Measuring Success


Today was an exciting day for Year 12 VCE students across the State, who, after a year of hard-work received their ATAR scores.

An ATAR is derived from study scores achieved in subjects, results from school-based assessment tasks and an end of year exam. From these results, VCAA inputs this data into their magic calculator and it pops out a percentage, which allows students to enter university courses, based on the final score they achieve. Each year a small number of students across the state achieve incredibly high ATAR scores, eg: 95.00% and above. I have no idea how they achieve such success! While these very hard-working and very deserving students are often publicized in the media, not all students feel satisfied with the results they receive.

While I admire students who achieve freakishly good scores, I also feel for the students who may be disappointed with their final scores. It is on this day each year that I always question the way in which we measure VCE success. To students who haven’t achieved the score they really wanted, don’t despair! It isn’t the end of the world!

In a subject like Visual Communication Design (which I teach) it’s really quite hard to get a Study Score over 40 (the maximum score that can be achieved is 50).

For students studying VCD that want to enter the creative industry, a super-high ATAR (and even Study Score) isn’t always necessary. Entrance for University courses in the Creative Arts are often gained by students producing high quality creative folios during the course of the VCE year, and an entry interview, rather than through an ATAR score.
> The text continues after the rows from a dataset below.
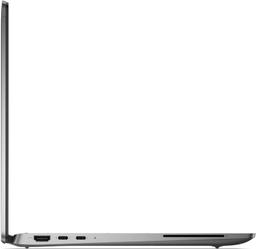 Renoverad Dell Latitude 7450 Ultralight Laptop 14" - Reebelo Sverige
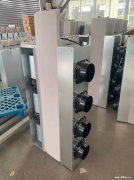 废旧钢丝绳淘汰钢丝绳是我们的主回收项目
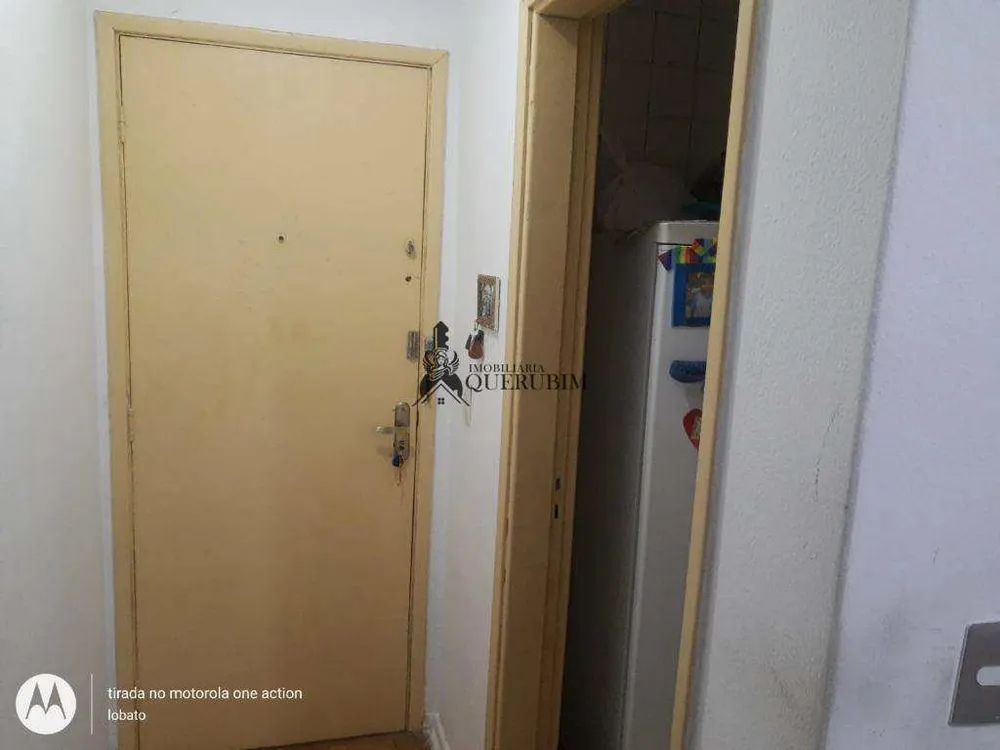 Apartamento, 2 quartos, 54 m² - Foto 3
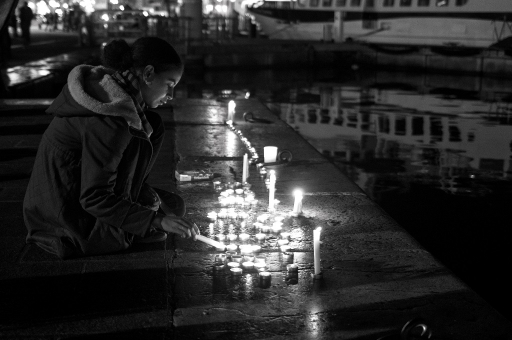 2015-11-21/walthur13
walthur13 "Hommage de Marseille aux attentats de Paris"
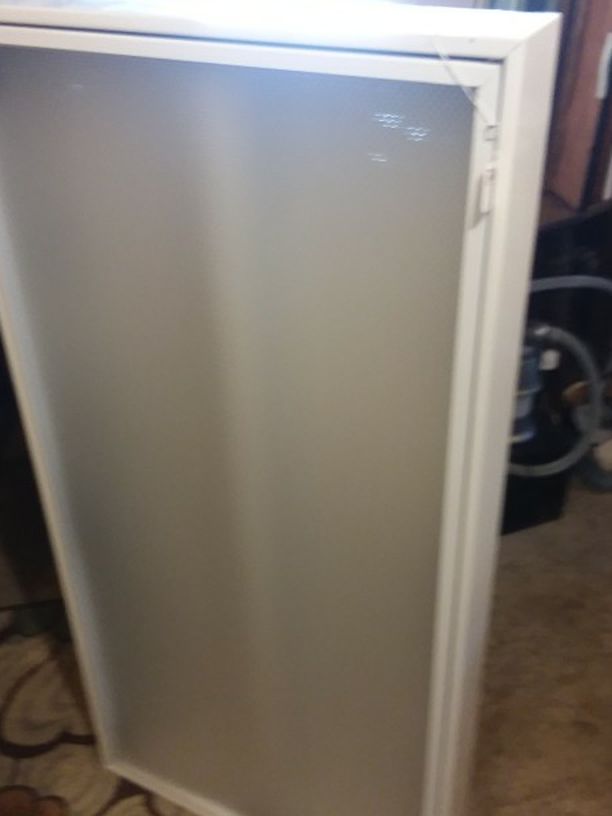 Suspended Ceiling Lights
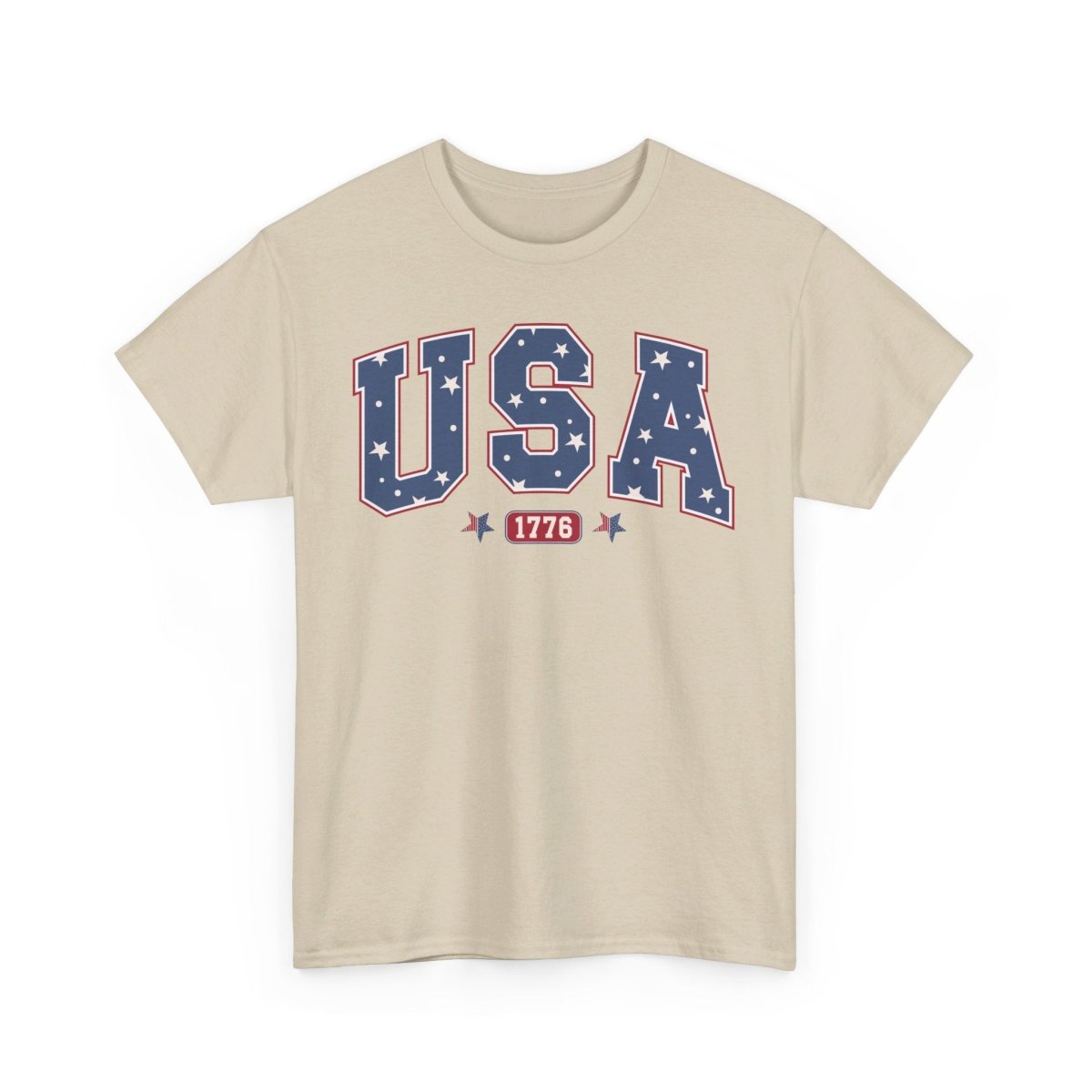 USA T-Shirt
Therefore, as a VCD teacher, I measure success through whether a student gains entry into the course they want to get into. While I state this in regard to creative arts courses, this belief I have is not limited to such courses.

For example, my youngest sister wanted to study Physiotherapy, but she didn’t quite get the score she needed. However after the 3rd round offers from VTAC, she gained a place in the course. Having recently finished her degree, she achieved many HD’s over the last four years at uni, completed her Honours degree too, and is now working as a Physiotherapist. When she received her ATAR a few years ago she was pleased with how she went, but was a little disappointed that it wasn’t what she needed. That’s all history now though!

If you didn’t get the score you want/need, also consider changing your VTAC preferences for like-courses. So for example, if you really want to be a Psychologist, but didn’t get the score you need, perhaps you could consider applying for Social Work instead. Then after studying that for a year, you may be able to apply for Psychology. Many Universities allow students to switch around like this.

Basically, the point I’m making is that an ATAR score isn’t the be-all-end-all! I noticed many tweets during the day today from current uni students that confirmed this. They tweeted comments to the effect that they got ATARs that were less than what they expected, but since starting at uni, are now doing exceptionally well.

If you’re one of the disappointed students, don’t feel like it’s the end or a waste of a year; there are many other students out there in the same boat. Instead, feel proud that you managed to complete your VCE, and plough through all of those depressing/boring books you had to read for English*. For that alone, I commend you!

If you’re keen to pursue your dream career, you’ll eventually make it there, somehow, somewhere. Once you reach that point of entry into whatever Uni/Tafe course you make it into, not a single soul will care, or ask you ever again about that pesky little score. The ATAR score will become just a distant memory.

Congratulations to the class of 2013, feel proud and remind yourself of all that YOU have achieved during the year. Don’t judge yourself against the achievements of your friends. Instead, consider the barriers you’ve come across during your school years and feel a quiet sense of satisfaction that you made it over the line.

Now go and relax, and be merry, it’s almost Christmas!

* Apologies to English teachers for the comment about 'depressing/boring' books. This isn't a comment on teaching, its simply how I felt while completing my VCE. For example, we had to read a book about Auschwitz, watch a movie that linked to World War II, read a really thick book about a woman dying of cancer and read another book that linked to WWII. After reading/watching these texts repeatedly, I was pretty much turned-off reading any books at all for about 12 months after completing my VCE.

* Also, if you're a student reading this article who has parents who are unhappy with your score, simply explain to them that Steve Jobs was a college drop-out. He did okay for himself in the end!